Emak Juno tidak bohong dengan perkataannya, ia memang memasakkan sup unta sesampainya Jihan di rumah Juno. Bagi orang sekaya keluarga Zuhayr, tidak sulit bagi mereka untuk mendapatkan daging unta. Kini di meja makan, Jihan tengah menikmati makan malam dengan keluarga Juno. Ada bapak Juno, emak Juno, Yuvia, dan tentunya Juno dan Jihan.

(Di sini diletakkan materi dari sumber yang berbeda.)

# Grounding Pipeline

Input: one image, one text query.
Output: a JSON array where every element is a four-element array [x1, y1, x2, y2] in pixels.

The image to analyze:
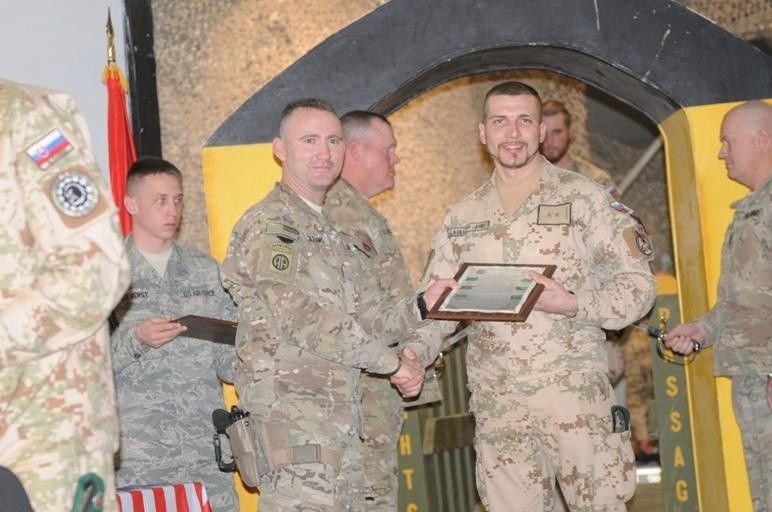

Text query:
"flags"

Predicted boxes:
[[99, 62, 142, 245]]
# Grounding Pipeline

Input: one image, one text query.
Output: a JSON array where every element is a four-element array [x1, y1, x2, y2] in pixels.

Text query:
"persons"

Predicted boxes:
[[105, 156, 242, 512], [660, 99, 770, 512], [320, 107, 454, 512], [537, 99, 629, 416], [218, 96, 462, 512], [388, 81, 660, 512], [0, 76, 134, 511]]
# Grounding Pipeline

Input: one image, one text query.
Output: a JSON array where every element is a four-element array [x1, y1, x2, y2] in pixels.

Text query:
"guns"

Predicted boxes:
[[213, 406, 246, 432]]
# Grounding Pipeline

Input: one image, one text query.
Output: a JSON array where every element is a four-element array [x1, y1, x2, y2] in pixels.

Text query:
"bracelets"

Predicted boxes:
[[416, 291, 430, 322], [390, 356, 404, 375]]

Jihan akui, keturunan keluarga Juno ini cakep-cakep, sangat cakep malah. Sebagai orang kaya, mereka juga tidak pelit, buktinya mereka menjamu Jihan dengan berbagai makanan yang sangat banyak. Bahkan emak Juno sudah membungkuskan makanan untuk Jihan bawa pulang. Entah harus bersyukur atau bagaimana, tapi sepertinya sekarang adalah nasib baik bagi Jihan, meski Juno berulang kali memasang wajah nanar. Jihan bingung sendiri dengan tingkah cowok itu yang tiba-tiba jadi pendiam.

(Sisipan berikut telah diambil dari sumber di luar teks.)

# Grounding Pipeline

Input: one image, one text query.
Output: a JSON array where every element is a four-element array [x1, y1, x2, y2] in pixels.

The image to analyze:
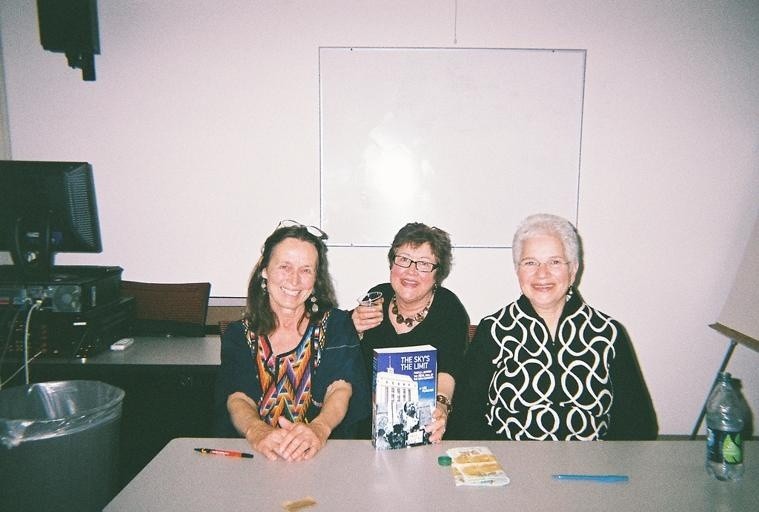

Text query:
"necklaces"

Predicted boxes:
[[390, 291, 432, 327]]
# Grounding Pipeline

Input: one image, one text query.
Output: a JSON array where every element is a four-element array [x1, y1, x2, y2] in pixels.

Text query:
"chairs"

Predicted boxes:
[[120, 279, 211, 338]]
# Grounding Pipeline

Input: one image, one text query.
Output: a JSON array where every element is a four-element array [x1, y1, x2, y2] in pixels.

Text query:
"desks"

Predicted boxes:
[[101, 434, 758, 512]]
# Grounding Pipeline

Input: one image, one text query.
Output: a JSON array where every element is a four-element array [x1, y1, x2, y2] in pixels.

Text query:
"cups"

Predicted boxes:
[[357, 291, 384, 320]]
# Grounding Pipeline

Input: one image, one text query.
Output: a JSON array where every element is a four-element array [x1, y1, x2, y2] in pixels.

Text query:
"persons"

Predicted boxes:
[[339, 222, 471, 445], [460, 215, 659, 441], [221, 225, 360, 460]]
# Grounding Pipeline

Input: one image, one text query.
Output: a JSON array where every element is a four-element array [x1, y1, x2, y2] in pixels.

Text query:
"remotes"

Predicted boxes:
[[111, 338, 135, 351]]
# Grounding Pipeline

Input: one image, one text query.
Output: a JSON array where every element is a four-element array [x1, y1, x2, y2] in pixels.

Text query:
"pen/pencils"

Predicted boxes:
[[553, 474, 629, 481], [194, 447, 255, 459]]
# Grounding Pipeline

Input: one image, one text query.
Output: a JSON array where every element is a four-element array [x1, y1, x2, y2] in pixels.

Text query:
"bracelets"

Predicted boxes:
[[437, 394, 455, 412]]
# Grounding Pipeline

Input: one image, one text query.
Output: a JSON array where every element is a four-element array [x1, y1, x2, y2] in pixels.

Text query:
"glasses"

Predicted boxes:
[[518, 255, 571, 270], [392, 253, 439, 274], [275, 218, 328, 247]]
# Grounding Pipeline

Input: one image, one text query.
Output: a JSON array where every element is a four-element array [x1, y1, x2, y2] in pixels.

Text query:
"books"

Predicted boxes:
[[371, 345, 441, 450]]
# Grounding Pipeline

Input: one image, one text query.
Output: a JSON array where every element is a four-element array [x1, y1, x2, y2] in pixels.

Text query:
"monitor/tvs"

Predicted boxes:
[[2, 156, 104, 284]]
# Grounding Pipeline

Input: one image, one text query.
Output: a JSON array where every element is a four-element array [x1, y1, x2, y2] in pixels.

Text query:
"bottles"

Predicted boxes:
[[705, 371, 747, 481]]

"Mak, udah, ya. Jihan biar Juno anterin pulang." Juno terus merengek kepada emaknya untuk mengantarkan Jihan pulang, padahal Jihan belum selesai makan.
"Temenmu belum selesai makan itu, nggak sopan banget kamu ini."
"Tapi, Mak...."
"Biar Jihan selesaiin makanya dulu. Ini, tambah, Nak, tambah." Emak Juno menyenthongkan nasi lagi untuk Jihan.
Sementara Juno berulang kali mendengus. Kalau seperti itu caranya Jihan tidak akan selesai-selesai makan karena emak Juno terus menyenthongkan nasi lagi dan lagi ke piring Jihan, terhitung sekarang sudah ketiga kalinya.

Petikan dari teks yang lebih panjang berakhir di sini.